# ditra heat questions



## mike gunderson (May 23, 2010)

Hello out there. I just did my megger test on a roll of ditra heat. I ran a 1000 volts through the wire and I got a reading of 300 megohms on my digital megger. For most wires this would be an excellent reading I'm told. Schluter wants a reading of at least a thousand megohms. All of the other ohm test have been good. I've got calls in to my local rep and he is getting back to me sometime. He wants to make sure my megger is compatible with their wire I guess. 
A question i have is, does anyone hook up their power to the wire before tiling to see if it warms up? Is this acceptable, I forgot to ask the rep. if it's bad the gfi in the thermostat would trip maybe. I've done many jobs with wire heat and never have tested it this way. All the other companies just require the ohmmeter test.
Thanks, Mike


----------



## LI-Remodeler (Feb 3, 2015)

Mike,

I've installed Ditra heat in a few bathroom renovations. I always followed the directions when testing word for word. I never energized the wire prior to installation. 

Ensure your leads are securely fastened prior to testing. 

I always dread the test fearing results are not within the required ranges. 

Hopefully the rep will get you through this, but think of the good news. You're smart by doing the testing. I'm sure there are plenty of installations out there that were not tested


----------



## GettingBy (Aug 19, 2010)

mike gunderson said:


> 300 megohms on my digital megger. For most wires this would be an excellent reading I'm told. Schluter wants a reading of at least a thousand megohms.
> 
> does anyone hook up their power to the wire before tiling to see if it warms up?


So it fails by a wide margin 
or your megger is bad. 
Maybe somebody makes a precision 1 gigaohm resistor to test this, or you could get some kid to solder 100 ea., 10 megohm low precision resistors in series. Try Hosfelt.com or Digi-key. Each resistor can probably stand 500v. Use whatever is cheaper: 1/4 w, 1/8 w, 1/2 w.




I'd do this instead of checking continuity because it gives you more information. . .but. . . 
the heater will heat more slowly embedded in material and level out at a lower temperature, so maybe the rapid rise you'd see with an uninstalled heater is harmful, like powering a water heater element without it being in water.

The maker will tell you recommended practices but maybe you should also ask for any and all prohibited practices.


----------



## mike gunderson (May 23, 2010)

I contacted Schluter and the state rep. By what it was reading he thought it was a pin hole in the outer insulation. They worry that the cement based mortar would somehow get inside and start corroding the braided copper ground. I mentioned that I have a copper pipe in my basement slab that has been there for 55 years showing no corrosion. The homeowner, who is an electrician, wants me to tile away voiding the warranty. I am a little leery but may do it. I always wonder what these warranties cover anyhow. A new spool of wire or complete tear out and redo. I will find out tomorrow.
mike


----------



## LI-Remodeler (Feb 3, 2015)

Extracted entries:
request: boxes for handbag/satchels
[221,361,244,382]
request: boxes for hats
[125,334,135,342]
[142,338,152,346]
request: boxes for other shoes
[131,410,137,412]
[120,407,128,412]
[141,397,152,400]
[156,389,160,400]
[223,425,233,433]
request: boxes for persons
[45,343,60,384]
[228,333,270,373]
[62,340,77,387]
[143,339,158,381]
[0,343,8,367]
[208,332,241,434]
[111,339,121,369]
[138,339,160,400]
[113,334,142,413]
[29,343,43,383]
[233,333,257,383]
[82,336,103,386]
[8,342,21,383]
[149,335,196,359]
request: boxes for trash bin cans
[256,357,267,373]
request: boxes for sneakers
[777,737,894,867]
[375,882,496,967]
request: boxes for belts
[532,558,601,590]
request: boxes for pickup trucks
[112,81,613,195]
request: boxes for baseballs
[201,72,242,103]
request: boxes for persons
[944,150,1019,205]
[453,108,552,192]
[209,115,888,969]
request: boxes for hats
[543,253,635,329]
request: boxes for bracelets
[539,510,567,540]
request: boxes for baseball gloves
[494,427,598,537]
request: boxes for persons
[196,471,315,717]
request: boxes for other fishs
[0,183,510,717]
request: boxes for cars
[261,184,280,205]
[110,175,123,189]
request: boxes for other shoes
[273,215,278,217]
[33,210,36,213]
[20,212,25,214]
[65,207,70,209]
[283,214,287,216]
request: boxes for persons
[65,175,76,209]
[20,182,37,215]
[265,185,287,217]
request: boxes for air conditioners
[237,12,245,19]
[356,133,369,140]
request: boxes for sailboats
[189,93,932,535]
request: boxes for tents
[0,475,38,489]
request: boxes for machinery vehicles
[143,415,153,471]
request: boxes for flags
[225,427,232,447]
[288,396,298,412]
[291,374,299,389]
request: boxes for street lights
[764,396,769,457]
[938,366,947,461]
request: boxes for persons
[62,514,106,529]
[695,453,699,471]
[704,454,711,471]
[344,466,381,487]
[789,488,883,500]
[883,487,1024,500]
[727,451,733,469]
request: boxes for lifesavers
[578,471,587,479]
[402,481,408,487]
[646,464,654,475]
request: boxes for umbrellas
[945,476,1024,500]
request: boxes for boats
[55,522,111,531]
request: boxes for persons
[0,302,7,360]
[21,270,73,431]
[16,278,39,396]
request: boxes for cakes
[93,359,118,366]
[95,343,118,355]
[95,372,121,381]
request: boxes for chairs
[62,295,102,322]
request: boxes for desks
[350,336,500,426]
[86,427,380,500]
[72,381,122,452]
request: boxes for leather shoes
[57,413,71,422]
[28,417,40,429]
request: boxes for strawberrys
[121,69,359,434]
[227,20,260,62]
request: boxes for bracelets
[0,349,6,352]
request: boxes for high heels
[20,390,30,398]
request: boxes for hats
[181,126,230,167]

Task details:
Continue the forum thread on megger-testing Ditra Heat wire from the point where it stops.

The output:
I'm surprised the rep didn't recommend replacement.


I don't think I would go ahead with the install even if my customer was OK with it. 

It's just too much of a gamble (I can have new cables in a day.

It's not the warranty I would be looking to keep intact, it's not having to eat any work if the cables fail and you knew better.


----------



## GettingBy (Aug 19, 2010)

mike gunderson said:


> he thought it was a pin hole in the outer insulation.


I thought it was way more likely to be your Megger. 
Maybe the Schluter's quality control is not as good as I thought.


----------



## GettingBy (Aug 19, 2010)

LI-Remodeler said:


> I always dread the test fearing results are not within the required ranges.
> 
> I'm sure there are plenty of installations out there that were not tested


Maybe then the maker doesn't need good quality control. 
"We told the installer to check insulation resistance and it's not our fault if he didn't."

I assume the dread mostly comes from difficulty and lost time in returning the bad strips?


----------



## GettingBy (Aug 19, 2010)

Shoveling snow in the fresh air has cleared my mind. :laughing: Or not. 

You can measure 300 megohms with a 9v battery and almost any DVM; quick, easy and safe. 
Troubleshooting a corroded connection on the control board for my furnace taught me this method.

Put the meter on a low voltage DC scale in series with the battery in series with the insulation under test.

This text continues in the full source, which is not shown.